Me: Who knows what the Big Bang is?

Mahmoud: You mean the clock?

Me: The what?!

Mahmoud: You know. The clock. In London. It’s big. (Thinks for a moment) And it bangs.

Uproarious laughter.

Point of clarification: we actually did end up talking about Big Bang theory as incidental to the grammar exercises we were going over, which in my all-boys’ class has been a veritable gold mine of debate and controversy. The other day we talked about genetic modification — seriously. It actually helps that three of the students are medically qualified and are constantly telling them to lay off the giant thermos of coffee they see me touting around the center like a wino’s brown-bagged bottle of Tokay.

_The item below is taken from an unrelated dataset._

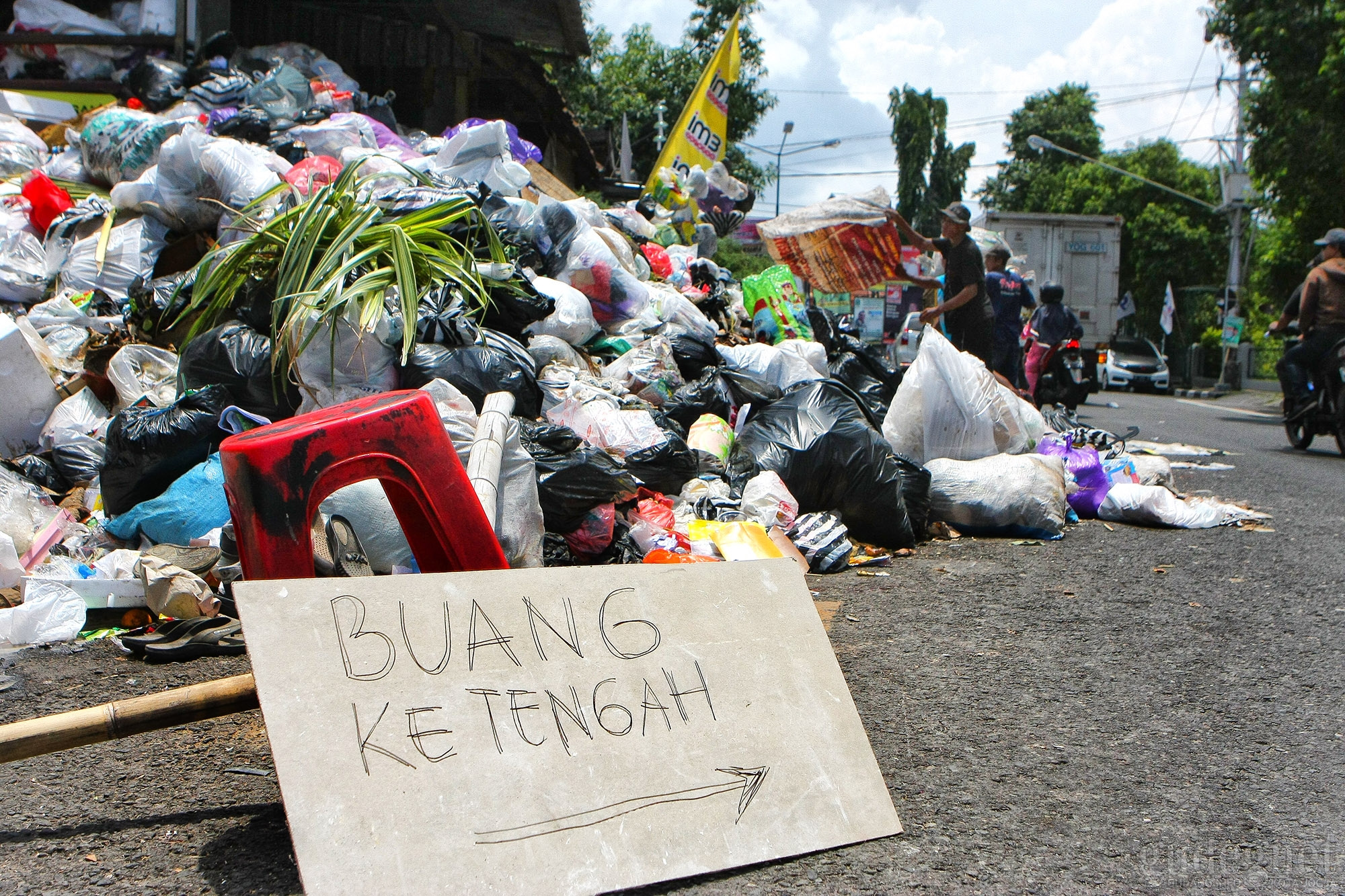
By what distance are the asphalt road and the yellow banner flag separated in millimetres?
9859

Initially, I thought that teaching boys would be a giant headache — all that testosterone floating around and everyone trying to assert themselves. But actually, it’s pretty awesome; it’s kind of like I’m the cool kid that knows what we’re doing and is directing the flow of things. But it does mean I can joke around about generally haram things that I’ve seen my girls blanche at.

For instance, when Mahmoud (a skinny, but altogether charismatic young man with a bit of an eye for trouble) started elucidating us on the differences between bango (common marijuana) and hashish (just what it sounds like), my eyebrows went up. When one of the Muhammads asked, “Does it feel like being drunk, or is it different?” I nearly burst out laughing. I had to fight myself from saying “Keep talking! Keep going!” which is the little devil in me just aching for conversations on the forbidden in a society that is big on forbidding.

When Mahmoud complained that one of the exercises was boring (it was), he asked

Mah: Why do we have to do this?

Me: Because I’m evil. Like you. Because you smoke hashish on the weekends. And Mohammad gets drunk with you. And Osama chases women. (Osama is one of my best male students with a keen ear for slang, but rather meek and clean-cut looking.)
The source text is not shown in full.